• **Set exercise**
Output the lines from the one containing "this 1024×768 image." through the one containing "cracked concrete road [2, 392, 1024, 764]", copied exactly as they appear in the records.

• **Material for this task**
----

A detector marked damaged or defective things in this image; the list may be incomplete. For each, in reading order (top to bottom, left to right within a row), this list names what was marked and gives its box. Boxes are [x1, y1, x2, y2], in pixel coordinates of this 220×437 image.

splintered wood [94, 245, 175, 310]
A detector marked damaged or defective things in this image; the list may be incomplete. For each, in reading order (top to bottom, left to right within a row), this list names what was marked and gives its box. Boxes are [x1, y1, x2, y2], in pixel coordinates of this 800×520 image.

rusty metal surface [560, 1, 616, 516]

----

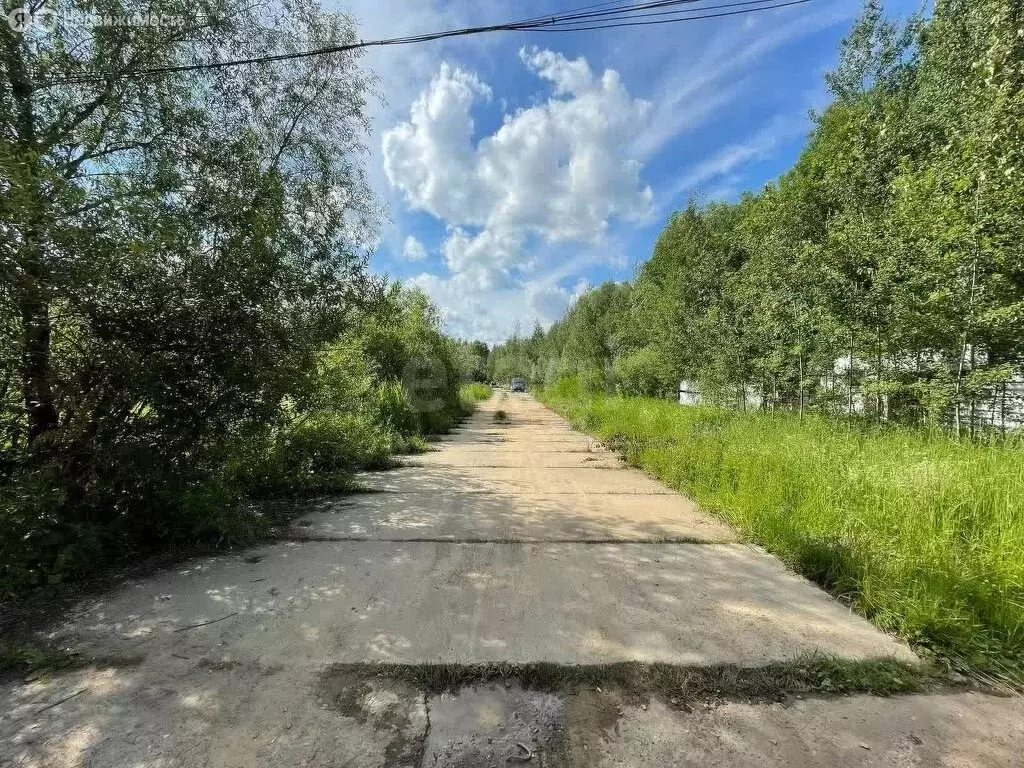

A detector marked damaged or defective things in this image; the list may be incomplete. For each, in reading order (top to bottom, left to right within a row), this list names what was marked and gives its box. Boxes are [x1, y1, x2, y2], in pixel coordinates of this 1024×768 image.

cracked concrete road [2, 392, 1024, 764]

----

• **Task result**
A detector marked damaged or defective things in this image; the list may be incomplete. For each, in reading order (top to bottom, left to right within a row), this list names what was marked and gives its box. Boxes are [x1, y1, x2, y2], in pixel coordinates of this 1024×768 image.

cracked concrete road [2, 392, 1024, 764]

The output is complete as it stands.